Impuestos
"Lo suyo es pensar en lo mucho que recibes a cambio de lo que pagas. Intentaré acordarme cuando toque la próxima declaración de la renta"
Hay gente que se declara feliz por pagar impuestos. Yo, por desgracia, no he llegado a ese nirvana. A mí no se me erizan los orgullos cívicos cuando liquido el IRPF, más bien al contrario: se me queda el ánimo lacio para todo el día, y hasta para el día siguiente. Es triste, pero es así. Incluso fantaseo a veces con vivir en un lugar libre de impuestos.
Ocurre que esos lugares donde Hacienda apenas aprieta no suelen ser como Mónaco o Andorra, en parte financiados por el contribuyente ajeno. Los paraísos de verdad “tax free” son más bien infiernos como Haití o Somalia. Acabo aceptando que los impuestos son un mal necesario, como la policía o la prensa. Los impuestos, en resumen, vienen a ser el precio que pagamos por la civilización.
Y la civilización sí nos gusta. Salir de casa y encontrar la calle limpia, caminar sin miedo, disfrutar, aunque disfrutar no parezca aquí el verbo adecuado, de escuelas y hospitales que consideramos gratuitos porque los hemos pagado de antemano.
Pongámonos en lo peor: si sufres una enfermedad grave, en un país como España puedes concentrarte en recibir un tratamiento de primera calidad en la sanidad pública; en un país como Estados Unidos, donde se ensalza lo privado, no sólo tienes miedo a morir, sino que te mueres de miedo ante la idea de que dejarás a tu familia arruinada bajo un montón de facturas hospitalarias.

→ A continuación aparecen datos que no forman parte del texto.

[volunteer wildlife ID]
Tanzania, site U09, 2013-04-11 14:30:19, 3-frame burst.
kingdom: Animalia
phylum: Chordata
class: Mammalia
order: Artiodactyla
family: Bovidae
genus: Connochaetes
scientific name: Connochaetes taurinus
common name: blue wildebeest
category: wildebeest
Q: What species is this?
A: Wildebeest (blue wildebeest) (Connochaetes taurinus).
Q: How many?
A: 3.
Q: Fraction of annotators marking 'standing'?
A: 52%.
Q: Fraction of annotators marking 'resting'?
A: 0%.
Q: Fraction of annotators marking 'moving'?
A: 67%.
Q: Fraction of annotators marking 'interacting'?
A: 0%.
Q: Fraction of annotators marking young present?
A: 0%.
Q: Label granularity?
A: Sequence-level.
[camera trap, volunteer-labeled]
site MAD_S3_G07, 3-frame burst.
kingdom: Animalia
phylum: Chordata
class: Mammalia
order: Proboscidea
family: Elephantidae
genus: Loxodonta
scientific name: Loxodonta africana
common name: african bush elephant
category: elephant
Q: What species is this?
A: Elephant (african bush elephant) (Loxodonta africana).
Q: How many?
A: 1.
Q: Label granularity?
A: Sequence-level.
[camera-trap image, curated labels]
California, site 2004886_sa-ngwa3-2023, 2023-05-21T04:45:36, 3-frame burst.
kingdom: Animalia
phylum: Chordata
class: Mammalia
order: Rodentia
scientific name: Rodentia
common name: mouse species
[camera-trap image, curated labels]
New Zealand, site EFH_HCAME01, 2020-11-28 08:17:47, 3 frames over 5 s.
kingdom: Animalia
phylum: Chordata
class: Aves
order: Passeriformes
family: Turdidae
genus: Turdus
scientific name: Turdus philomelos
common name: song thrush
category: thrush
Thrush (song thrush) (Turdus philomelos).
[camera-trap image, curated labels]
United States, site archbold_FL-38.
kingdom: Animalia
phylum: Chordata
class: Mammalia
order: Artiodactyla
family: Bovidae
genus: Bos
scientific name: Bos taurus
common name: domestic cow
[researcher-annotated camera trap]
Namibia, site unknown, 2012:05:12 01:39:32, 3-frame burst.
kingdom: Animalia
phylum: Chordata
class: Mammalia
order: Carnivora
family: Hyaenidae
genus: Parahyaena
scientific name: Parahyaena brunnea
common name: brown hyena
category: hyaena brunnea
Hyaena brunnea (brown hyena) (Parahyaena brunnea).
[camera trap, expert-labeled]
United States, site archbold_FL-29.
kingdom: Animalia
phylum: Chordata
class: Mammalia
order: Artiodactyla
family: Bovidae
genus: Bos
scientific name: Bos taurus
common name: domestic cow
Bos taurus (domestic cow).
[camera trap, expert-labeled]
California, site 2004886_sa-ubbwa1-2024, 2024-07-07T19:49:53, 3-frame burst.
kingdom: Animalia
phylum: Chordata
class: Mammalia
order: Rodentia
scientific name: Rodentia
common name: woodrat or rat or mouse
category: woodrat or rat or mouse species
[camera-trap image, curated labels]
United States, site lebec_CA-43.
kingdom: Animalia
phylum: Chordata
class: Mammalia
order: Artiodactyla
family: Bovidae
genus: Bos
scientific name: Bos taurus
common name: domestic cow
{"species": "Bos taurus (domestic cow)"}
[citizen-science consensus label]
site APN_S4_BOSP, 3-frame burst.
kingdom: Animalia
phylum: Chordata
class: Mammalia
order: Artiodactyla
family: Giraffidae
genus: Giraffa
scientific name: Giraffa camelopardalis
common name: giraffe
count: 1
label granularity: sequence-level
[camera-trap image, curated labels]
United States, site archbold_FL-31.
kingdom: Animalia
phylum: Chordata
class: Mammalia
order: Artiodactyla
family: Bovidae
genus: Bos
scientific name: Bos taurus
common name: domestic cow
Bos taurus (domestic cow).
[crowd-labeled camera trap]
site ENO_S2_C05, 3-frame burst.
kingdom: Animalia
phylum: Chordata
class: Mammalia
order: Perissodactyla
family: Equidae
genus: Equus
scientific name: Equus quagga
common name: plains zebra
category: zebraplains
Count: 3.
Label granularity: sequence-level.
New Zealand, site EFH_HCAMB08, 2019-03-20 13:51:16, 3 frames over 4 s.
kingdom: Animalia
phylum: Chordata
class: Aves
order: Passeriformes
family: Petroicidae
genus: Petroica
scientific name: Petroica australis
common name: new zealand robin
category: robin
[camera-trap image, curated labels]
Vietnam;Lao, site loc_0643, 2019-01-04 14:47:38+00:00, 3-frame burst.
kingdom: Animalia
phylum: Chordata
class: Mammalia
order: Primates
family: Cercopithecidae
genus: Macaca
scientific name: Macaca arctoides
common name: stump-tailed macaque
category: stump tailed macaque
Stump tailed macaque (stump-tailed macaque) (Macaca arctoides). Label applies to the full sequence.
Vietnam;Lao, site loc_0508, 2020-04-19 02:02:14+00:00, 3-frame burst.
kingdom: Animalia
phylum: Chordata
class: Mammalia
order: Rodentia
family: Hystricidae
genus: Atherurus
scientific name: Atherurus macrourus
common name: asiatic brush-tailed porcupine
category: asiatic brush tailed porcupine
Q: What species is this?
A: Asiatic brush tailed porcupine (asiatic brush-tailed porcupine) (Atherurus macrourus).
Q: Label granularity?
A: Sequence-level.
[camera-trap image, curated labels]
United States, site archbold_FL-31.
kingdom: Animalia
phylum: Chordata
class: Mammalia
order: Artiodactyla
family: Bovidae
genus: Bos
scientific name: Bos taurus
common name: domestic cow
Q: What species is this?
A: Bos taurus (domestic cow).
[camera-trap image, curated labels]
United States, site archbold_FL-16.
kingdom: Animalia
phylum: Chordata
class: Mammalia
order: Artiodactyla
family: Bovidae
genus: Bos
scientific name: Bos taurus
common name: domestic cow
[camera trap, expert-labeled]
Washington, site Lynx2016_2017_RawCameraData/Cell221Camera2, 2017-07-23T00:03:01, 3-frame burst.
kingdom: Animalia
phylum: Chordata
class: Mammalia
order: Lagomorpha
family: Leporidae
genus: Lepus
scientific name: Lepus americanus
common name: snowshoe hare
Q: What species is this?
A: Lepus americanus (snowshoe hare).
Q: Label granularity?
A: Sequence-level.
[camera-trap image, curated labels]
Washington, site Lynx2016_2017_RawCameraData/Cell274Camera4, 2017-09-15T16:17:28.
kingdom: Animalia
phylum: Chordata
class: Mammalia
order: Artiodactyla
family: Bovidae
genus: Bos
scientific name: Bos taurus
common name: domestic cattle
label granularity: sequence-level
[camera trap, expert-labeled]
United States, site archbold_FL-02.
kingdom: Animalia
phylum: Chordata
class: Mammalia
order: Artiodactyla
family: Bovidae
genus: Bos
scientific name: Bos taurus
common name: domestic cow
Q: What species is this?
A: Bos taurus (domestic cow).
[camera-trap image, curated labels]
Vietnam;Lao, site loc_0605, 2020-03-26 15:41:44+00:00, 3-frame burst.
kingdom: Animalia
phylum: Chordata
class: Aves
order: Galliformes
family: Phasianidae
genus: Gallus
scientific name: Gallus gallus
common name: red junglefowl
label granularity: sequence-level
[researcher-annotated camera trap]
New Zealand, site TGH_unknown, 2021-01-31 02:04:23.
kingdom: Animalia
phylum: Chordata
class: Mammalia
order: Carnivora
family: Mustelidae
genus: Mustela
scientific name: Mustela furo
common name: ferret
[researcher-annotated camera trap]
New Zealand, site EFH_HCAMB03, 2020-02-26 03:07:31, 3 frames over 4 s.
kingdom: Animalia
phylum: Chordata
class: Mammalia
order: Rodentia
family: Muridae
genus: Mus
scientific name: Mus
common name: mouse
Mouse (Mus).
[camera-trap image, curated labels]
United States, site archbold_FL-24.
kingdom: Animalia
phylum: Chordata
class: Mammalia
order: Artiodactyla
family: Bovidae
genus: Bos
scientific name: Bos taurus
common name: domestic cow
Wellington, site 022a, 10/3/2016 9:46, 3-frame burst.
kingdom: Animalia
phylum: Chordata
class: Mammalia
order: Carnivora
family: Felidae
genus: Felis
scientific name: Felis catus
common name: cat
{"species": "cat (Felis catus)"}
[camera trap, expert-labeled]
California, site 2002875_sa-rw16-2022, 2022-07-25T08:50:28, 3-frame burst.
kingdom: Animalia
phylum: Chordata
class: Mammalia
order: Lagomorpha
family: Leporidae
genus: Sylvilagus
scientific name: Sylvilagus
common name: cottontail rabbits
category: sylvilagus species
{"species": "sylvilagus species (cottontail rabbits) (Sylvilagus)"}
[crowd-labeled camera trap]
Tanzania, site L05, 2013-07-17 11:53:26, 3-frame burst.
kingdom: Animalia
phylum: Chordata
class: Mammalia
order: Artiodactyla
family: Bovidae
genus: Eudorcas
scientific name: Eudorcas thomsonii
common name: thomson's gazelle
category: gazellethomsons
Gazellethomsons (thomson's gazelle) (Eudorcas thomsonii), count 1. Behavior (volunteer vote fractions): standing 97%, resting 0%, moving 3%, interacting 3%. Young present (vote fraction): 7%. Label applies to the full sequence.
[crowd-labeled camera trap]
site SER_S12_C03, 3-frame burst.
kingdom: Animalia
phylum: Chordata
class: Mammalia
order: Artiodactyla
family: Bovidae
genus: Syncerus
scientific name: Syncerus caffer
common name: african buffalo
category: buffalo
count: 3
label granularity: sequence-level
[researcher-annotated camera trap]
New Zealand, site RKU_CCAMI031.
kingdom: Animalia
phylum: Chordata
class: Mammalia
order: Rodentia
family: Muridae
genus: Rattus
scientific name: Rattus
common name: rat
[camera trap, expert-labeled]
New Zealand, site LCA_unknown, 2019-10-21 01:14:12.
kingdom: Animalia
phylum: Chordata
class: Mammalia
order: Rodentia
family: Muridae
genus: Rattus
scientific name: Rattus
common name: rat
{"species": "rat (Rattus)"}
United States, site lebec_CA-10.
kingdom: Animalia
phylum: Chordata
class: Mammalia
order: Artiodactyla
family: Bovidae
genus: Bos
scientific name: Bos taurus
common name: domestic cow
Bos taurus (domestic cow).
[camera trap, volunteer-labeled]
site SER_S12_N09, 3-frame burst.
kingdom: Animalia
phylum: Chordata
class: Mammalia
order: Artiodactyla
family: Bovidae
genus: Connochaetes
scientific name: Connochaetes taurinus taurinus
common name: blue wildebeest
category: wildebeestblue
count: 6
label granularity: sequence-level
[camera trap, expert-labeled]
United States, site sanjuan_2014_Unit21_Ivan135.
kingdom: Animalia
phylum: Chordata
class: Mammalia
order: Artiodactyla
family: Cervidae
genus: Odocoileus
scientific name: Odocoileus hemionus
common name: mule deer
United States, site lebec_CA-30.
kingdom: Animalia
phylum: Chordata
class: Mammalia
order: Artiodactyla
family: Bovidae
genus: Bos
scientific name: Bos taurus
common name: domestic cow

Prefiero no meterme en los aspectos escandalosos del sistema fiscal: lo poco que pagan quienes más tienen y esas cosas. Para qué amargarnos la mañana. Ni vale la pena echar mano de sofismas como el siguiente: una multa es un impuesto que pagas por hacer algo mal; un impuesto es una multa que pagas por hacer algo bien.
Lo suyo es pensar en lo mucho que recibes a cambio de lo que pagas. Intentaré acordarme cuando toque la próxima declaración de la renta.
Me llamo Enric González. Les deseo un feliz día, aunque venga con IVA.